According to our results, 34% of Brits eat 1 burger a week while 10% eat 2 burgers, and 4% eat 3 a week, which is still a huge number when you add it all up across the population.
“Almost half of Brits are willing to reduce their meat consumption”
With concerns about the safety of the planet rising, a significant portion of the population is willing to change their eating habits.
41% of respondents claimed they’re ready to reduce their carbon footprint by going vegan for a few days a week or for a whole year, while others do their best by trying Meat Free Mondays. And yes, even one day can make a difference.
If the remaining 59% of the population decides to remove meat from just one meal a week, it will contribute to reducing greenhouse gas emissions by 26 million tonnes which is the equivalent of taking 9 million cars off the roads.
The results of our survey show that Brits are ready to reduce their meat consumption to combat environmental concerns such as deforestation, biodiversity loss, or excess water use.
When asked about their main motivation to reduce meat consumption, 57% voted for environmental concerns.
“Animal welfare is less important than it used to be”
Did you know that cows can live for around 20 years? Impressive, right?!
Well, unfortunately they are sent for slaughter at around 10 to 12 months old. However, this doesn’t seem to bother Brits as only 18% of the respondents voted for animal welfare when asked about their main motivation to reduce meat in their diet.
Furthermore, cows are quite intelligent animals, and can be just as clever as dogs. So, would you eat your dog if he’d make a good steak?!
“Anything but going vegan or vegetarian”
Surprisingly, out of the people who are willing to reduce their meat consumption, changing eating habits is not their preferred way of reducing carbon footprints.

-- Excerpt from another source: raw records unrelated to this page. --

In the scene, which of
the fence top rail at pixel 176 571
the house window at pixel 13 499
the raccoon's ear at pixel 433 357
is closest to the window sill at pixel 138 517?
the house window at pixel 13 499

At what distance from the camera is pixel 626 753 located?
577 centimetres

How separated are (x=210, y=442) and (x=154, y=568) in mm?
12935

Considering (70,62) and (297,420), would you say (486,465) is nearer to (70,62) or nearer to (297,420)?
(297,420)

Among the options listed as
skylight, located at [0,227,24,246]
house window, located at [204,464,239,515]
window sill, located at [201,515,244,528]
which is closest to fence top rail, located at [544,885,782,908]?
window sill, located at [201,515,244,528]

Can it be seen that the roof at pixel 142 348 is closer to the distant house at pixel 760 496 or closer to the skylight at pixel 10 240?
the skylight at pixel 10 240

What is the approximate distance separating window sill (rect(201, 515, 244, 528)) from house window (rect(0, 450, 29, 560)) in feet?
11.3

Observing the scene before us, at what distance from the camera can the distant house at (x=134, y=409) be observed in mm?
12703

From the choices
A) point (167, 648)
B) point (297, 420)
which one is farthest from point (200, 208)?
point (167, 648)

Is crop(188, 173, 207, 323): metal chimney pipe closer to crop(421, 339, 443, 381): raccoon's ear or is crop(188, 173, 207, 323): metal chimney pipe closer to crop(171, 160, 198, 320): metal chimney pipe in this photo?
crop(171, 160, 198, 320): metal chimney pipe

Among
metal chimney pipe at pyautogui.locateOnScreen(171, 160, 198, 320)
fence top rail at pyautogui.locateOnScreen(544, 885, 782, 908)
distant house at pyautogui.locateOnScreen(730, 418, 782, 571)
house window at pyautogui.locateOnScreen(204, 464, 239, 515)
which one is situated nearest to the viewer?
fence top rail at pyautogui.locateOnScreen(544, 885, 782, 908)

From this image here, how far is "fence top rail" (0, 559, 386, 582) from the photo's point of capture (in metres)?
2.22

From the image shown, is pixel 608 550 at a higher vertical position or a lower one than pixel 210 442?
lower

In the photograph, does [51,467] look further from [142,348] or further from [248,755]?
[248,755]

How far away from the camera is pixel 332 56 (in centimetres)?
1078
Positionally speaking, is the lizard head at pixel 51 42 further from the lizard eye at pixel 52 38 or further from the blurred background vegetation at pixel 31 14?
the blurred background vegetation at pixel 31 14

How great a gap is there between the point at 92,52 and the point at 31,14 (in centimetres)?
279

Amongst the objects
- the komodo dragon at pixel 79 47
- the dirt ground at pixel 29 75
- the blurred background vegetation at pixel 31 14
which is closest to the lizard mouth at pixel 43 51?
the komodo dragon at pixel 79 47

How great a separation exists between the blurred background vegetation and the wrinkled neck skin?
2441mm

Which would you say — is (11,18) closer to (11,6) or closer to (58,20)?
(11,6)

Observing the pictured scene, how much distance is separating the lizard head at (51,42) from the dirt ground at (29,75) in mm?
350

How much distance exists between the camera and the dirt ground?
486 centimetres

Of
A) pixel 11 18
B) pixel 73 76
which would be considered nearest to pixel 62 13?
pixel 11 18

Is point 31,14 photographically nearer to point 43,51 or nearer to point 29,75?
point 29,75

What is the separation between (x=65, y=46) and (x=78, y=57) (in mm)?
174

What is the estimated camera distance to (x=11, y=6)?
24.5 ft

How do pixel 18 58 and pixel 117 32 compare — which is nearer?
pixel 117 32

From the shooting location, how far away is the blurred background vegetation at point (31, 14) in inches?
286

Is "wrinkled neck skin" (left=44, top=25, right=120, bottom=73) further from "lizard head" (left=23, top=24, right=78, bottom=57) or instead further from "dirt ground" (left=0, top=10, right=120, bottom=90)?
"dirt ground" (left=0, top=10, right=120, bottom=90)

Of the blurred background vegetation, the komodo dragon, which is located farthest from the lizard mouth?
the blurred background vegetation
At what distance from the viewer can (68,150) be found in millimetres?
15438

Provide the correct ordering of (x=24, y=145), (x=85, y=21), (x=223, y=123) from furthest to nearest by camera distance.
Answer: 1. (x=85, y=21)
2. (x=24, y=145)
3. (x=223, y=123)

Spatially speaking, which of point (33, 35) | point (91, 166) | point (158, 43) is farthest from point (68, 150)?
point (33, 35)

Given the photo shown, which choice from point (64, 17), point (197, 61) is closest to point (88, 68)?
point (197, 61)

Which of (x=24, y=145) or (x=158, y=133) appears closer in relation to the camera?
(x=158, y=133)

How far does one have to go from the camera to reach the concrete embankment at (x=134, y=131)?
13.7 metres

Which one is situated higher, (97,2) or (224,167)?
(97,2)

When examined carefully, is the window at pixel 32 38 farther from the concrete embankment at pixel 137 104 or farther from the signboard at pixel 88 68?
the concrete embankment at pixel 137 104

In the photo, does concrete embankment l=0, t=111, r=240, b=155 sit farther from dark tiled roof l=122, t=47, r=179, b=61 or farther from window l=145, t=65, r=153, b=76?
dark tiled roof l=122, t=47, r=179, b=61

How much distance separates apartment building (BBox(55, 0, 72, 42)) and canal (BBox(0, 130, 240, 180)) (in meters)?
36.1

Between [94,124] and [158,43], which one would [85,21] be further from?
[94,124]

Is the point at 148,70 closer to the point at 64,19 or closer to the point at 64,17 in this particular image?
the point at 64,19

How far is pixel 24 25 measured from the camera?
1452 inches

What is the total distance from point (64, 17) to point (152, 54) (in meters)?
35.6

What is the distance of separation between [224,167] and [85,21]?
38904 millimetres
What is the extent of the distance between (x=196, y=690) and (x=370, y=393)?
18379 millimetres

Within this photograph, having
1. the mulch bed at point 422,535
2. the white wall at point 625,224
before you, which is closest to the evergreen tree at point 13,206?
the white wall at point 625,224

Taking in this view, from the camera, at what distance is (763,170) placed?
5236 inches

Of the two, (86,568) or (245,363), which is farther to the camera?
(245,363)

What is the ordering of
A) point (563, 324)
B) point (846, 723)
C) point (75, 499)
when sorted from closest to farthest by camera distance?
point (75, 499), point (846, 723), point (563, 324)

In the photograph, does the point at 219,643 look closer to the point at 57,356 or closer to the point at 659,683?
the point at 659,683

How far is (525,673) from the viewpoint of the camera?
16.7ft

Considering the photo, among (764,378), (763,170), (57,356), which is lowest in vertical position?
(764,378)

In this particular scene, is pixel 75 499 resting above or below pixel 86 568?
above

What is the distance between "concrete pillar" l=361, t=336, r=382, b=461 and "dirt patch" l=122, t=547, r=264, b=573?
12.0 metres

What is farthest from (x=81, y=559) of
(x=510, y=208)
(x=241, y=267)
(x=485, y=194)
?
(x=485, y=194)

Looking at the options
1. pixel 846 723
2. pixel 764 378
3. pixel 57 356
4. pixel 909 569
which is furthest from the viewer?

Only 18% would go vegan to reduce their carbon footprint, while others would prefer to switch to a hybrid/electric car (45%) or stop travelling by plane (16%).
Brits would opt for many alternatives before giving up their meat.
So, What’s the Point?
We conclude that meat consumption in the UK has a real impact on the environment. Fortunately, Brits are open to changing their eating habits to take good care of the planet.
However, it is important to remember that every single action counts, you can start by switching to a hybrid car, stop travelling by plane, or simply choosing to be a more responsible consumer.
At the end of the day, no matter which you choose, protecting the environment should be the main objective.